Deliberazione n. 35 del 23/05/2006 legge 109/94 Articoli 25 - Codici 25.2
L’art. 25 della legge 11 febbraio 1994, n. 109 e s.m. esclude la possibilità del ricorso a varianti progettuali non previamente approvate dalla stazione appaltante nonché l’approvazione di una perizia di variante in sanatoria. Tuttavia, ai sensi del comma 3, primo periodo, del citato art. 25 non costituiscono varianti gli interventi disposti dal direttore dei lavori per risolvere aspetti di dettaglio che, senza comportare aumenti dell’importo del contratto stipulato per la realizzazione dell’opera, siano contenuti entro un importo non superiore al 10 per cento per i lavori di recupero, ristrutturazione, manutenzione e restauro e al 5 per cento per tutti gli altri lavori delle categorie di lavoro dell’appalto.Ciò posto, l’esecuzione di alcuni lavori aggiuntivi non previsti in progetto senza la preventiva autorizzazione della stazione appaltante è da ritenersi in contrasto con la richiamata disciplina delle varianti di cui all’art. 25 della legge 109/94 e s.m.

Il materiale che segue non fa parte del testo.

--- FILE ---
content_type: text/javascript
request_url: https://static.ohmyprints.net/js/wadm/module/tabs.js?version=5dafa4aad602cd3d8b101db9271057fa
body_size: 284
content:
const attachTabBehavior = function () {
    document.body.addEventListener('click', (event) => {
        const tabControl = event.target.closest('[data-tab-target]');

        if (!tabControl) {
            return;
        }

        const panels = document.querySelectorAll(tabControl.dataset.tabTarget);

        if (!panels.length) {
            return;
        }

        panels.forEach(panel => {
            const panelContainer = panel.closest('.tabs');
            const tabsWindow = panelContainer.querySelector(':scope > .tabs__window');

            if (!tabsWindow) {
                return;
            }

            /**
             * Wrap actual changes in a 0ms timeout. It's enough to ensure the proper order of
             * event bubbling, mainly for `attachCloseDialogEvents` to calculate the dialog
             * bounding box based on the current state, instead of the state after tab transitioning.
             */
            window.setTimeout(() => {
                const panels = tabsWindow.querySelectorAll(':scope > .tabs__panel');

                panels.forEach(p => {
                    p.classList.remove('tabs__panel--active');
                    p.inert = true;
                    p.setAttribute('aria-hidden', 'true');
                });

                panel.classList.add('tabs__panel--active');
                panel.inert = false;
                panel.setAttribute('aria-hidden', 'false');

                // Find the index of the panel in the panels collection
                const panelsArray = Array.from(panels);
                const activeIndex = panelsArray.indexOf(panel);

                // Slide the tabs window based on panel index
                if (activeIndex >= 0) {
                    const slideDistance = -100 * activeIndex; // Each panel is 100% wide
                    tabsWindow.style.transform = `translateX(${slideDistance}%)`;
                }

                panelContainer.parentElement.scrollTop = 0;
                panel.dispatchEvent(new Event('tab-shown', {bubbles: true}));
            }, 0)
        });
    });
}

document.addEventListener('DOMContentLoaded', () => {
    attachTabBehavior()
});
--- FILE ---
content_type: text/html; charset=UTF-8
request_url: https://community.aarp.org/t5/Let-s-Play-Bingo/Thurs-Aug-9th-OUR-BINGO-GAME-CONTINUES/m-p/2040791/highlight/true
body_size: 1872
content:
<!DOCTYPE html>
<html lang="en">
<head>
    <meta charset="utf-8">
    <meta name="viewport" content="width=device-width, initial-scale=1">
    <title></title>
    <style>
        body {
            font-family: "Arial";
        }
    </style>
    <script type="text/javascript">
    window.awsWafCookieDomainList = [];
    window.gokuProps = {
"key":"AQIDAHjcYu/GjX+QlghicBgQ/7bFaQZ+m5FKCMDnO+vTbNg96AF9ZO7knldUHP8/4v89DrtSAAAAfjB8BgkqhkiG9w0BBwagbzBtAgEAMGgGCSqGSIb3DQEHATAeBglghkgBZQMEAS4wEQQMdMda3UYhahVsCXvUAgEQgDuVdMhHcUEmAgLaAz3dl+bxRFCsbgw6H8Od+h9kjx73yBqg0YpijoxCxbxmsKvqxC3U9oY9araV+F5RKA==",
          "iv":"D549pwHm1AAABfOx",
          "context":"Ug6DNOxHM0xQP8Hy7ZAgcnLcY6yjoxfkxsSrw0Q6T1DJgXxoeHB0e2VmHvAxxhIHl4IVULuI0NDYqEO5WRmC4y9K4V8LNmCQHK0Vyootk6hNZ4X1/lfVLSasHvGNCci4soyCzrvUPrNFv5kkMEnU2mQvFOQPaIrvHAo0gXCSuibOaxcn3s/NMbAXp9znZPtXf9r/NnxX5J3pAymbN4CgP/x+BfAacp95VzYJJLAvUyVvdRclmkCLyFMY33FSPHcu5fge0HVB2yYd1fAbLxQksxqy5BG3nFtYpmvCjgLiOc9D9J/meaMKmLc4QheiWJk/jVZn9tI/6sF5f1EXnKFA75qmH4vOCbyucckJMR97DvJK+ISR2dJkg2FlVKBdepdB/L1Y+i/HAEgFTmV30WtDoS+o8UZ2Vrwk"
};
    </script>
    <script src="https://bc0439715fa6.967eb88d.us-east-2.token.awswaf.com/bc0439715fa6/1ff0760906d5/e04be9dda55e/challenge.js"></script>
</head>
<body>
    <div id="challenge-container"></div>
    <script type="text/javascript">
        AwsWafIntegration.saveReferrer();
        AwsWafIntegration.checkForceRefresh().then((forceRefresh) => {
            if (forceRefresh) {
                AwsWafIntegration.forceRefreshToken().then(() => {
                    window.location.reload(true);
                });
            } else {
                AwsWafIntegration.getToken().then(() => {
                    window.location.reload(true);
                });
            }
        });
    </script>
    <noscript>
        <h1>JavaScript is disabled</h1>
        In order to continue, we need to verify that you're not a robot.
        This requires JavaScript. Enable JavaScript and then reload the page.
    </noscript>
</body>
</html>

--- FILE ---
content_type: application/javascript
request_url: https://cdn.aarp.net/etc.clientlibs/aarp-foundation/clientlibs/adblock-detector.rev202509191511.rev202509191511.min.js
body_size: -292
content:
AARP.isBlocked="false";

Deliberazione n. 35 del 23/05/2006 legge 109/94 Articoli 28 - Codici 28.1
In base all’art. 28, comma 3, della legge 11 febbraio 1994, n. 109 e s.m., per i lavori di importo inferiore a 200.000 Euro il certificato di collaudo è sostituito tout court dal certificato di regolare esecuzione. Ne deriva che l’intera disciplina relativa al collaudo, compresa quella sul collaudo in corso d’opera di cui all’art. 28, comma 7, della citata legge quadro e all’art. 187, comma 3, del D.P.R. 21 dicembre 1999, n. 554 e s.m., non trova applicazione per tale fascia d’importo, posto che come detto il certificato di regolare esecuzione sostituisce quello di collaudo.